CUSTOM BIKE MAKER USES ALGOR SOFTWARE TO DESIGN AND ENGINEER CARBON FIBER BICYCLES

Pittsburgh, Pennsylvania, December 8, 1997 - Those high performance bicycles speeding along the Olympics route or the Tour de France are usually custom-made and can cost as much as $25,000 each. An Ogden, Utah custom bicycle designer is utilizing Algor software and cutting the cost to less than half.

Mark Enders, of Composite Arts and Science, employs the vacuum bag technology used to make composite rocket motor cases to craft carbon fibers and epoxy into customized bike frames which are more comfortable and more aerodynamic than traditional steel, aluminum or titanium frames. "With composite materials, we can tailor the bike frame stiffness so that the bottom bracket area does not flex laterally and, therefore, more of the energy from the rider's legs goes into forward motion," explains Enders.

Enders' patented high-performance "beam" bicycles are inexpensive compared to his high-end competition, with each bike going for $5,000-6,000 and each tandem for $8,000-12,000.

"Most of the people who buy my bikes are enthusiastic cyclists, but a few compete," says Enders. "The bikes you buy off the rack usually come in three sizes: small, medium and large, and not every body really fits the standard molds. People who buy our bikes get really excited about having a custom carbon fiber bike that fits their body size perfectly."

To create a bike to the size and specifications of the customer, Enders must, in a sense, design and engineer each bike from scratch. "While not quite as complicated as an airplane, custom designing a bicycle is similar because it is very engineering-intensive," says Enders. "Algor is the ideal software tool for me, because it has composite design capabilities built into a very powerful engineering software."

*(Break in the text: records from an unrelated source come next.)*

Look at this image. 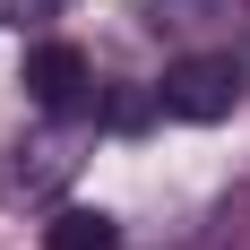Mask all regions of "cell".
<instances>
[{
  "instance_id": "obj_1",
  "label": "cell",
  "mask_w": 250,
  "mask_h": 250,
  "mask_svg": "<svg viewBox=\"0 0 250 250\" xmlns=\"http://www.w3.org/2000/svg\"><path fill=\"white\" fill-rule=\"evenodd\" d=\"M242 61L233 52H190V61H173L164 69V86H155V104L173 112V121H225V112H242Z\"/></svg>"
},
{
  "instance_id": "obj_2",
  "label": "cell",
  "mask_w": 250,
  "mask_h": 250,
  "mask_svg": "<svg viewBox=\"0 0 250 250\" xmlns=\"http://www.w3.org/2000/svg\"><path fill=\"white\" fill-rule=\"evenodd\" d=\"M26 95L43 104V112H86V104H95L86 52H78V43H35V52H26Z\"/></svg>"
},
{
  "instance_id": "obj_3",
  "label": "cell",
  "mask_w": 250,
  "mask_h": 250,
  "mask_svg": "<svg viewBox=\"0 0 250 250\" xmlns=\"http://www.w3.org/2000/svg\"><path fill=\"white\" fill-rule=\"evenodd\" d=\"M43 250H121V225L104 207H61L43 225Z\"/></svg>"
},
{
  "instance_id": "obj_4",
  "label": "cell",
  "mask_w": 250,
  "mask_h": 250,
  "mask_svg": "<svg viewBox=\"0 0 250 250\" xmlns=\"http://www.w3.org/2000/svg\"><path fill=\"white\" fill-rule=\"evenodd\" d=\"M61 18V0H0V26H43Z\"/></svg>"
}]
</instances>
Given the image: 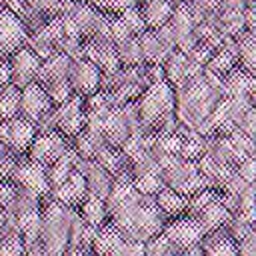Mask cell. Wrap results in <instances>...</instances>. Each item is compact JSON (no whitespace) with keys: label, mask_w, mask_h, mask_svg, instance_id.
Wrapping results in <instances>:
<instances>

The key engineering challenge in designing a composite bicycle frame is to determine where and at what angles to place the carbon material in the body of the frame. Enders designs the frame using Algor's Superdraw, which has the look and feel of a computer-aided design program, but produces designs that can be engineered readily using finite element analysis. Finite element analysis (FEA) breaks a model into small uniform elements, then tests each of the elements for how they react to real-world conditions.

After Algor automatically meshes the sculpted surface model of Enders' design, he uses Algor's FEA composite processors to analyze how the frame will respond to stress. "Because Algor is so easy to use, I typically design at least eight lay-up iterations of each bike frame," says Enders. "Without Algor's speed and ease of use, the design phase would take much longer, and it would be next to impossible to optimize the composite materials' ansitropic properties."

Enders is always striving to design a lighter bicycle, while retaining high performance and comfort. Using Algor, he has been able to shave about seven percent off the weight of his tandem models and is working to take about 15 percent off the weight of his latest single bicycle frames.

"At this point, it's cost prohibitive to destructively test the frames. I rely on Algor's accurate results to ensure that my bikes stand up to the stress of running in the real world," says Enders.

Enders currently sells the bikes in the Ogden, Utah area but has plans to distribute them nationally in the near future. "It would have been impractical to start this business without a design and engineering software tool like Algor that combines high performance, speed and low cost."